>>

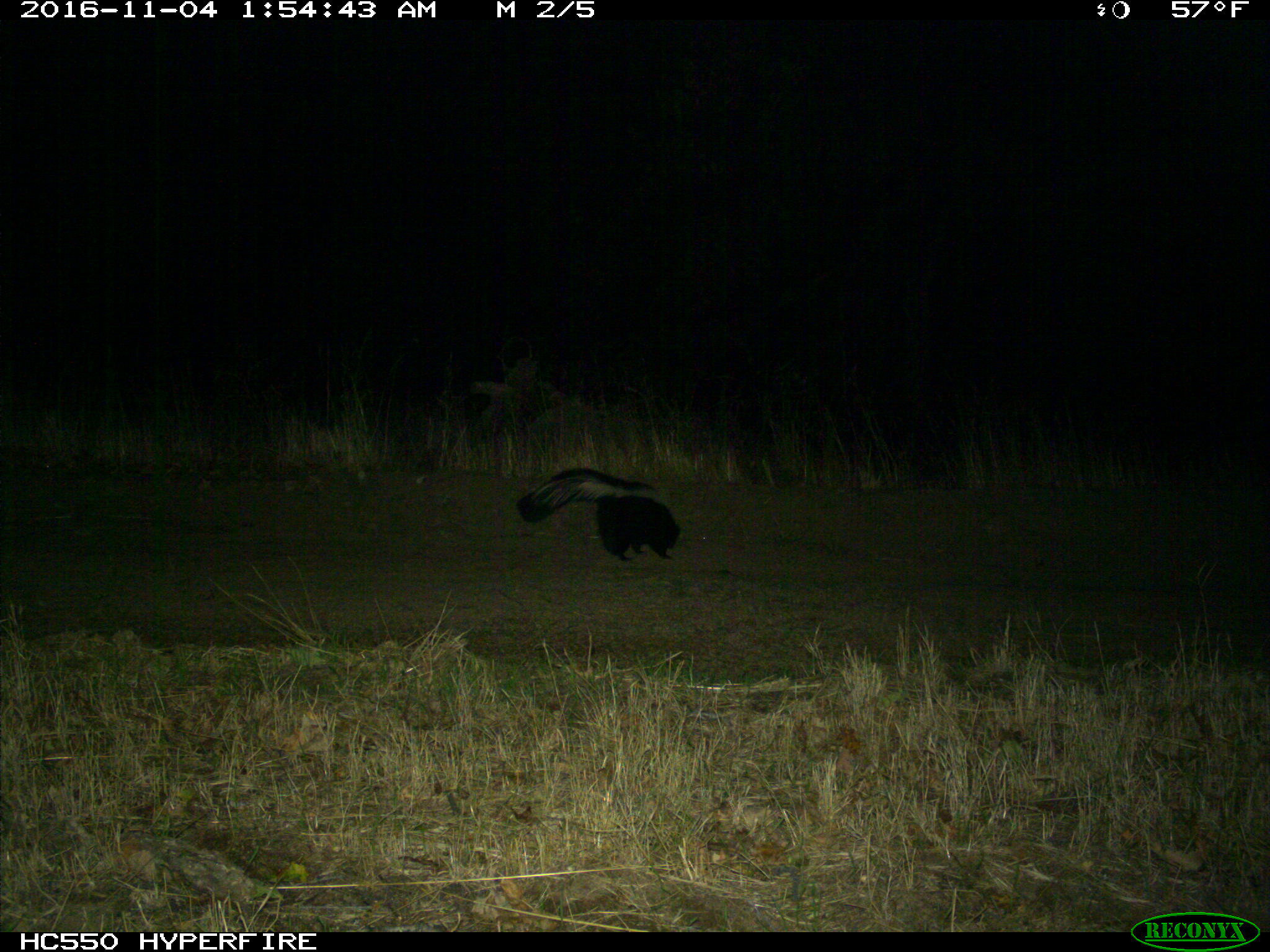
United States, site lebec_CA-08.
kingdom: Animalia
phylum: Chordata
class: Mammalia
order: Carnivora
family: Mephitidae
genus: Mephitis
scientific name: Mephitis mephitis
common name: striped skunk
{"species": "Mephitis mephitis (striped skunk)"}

<<
>>

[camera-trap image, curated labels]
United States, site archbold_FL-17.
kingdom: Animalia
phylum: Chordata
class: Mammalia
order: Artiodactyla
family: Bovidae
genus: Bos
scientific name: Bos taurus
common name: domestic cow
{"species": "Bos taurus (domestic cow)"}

<<

PROBLEM TO SOLVE:
Check each line above for the word "United", and copy the lines where it appears.

PROBLEM SOLUTION:
United States, site lebec_CA-08.
United States, site archbold_FL-17.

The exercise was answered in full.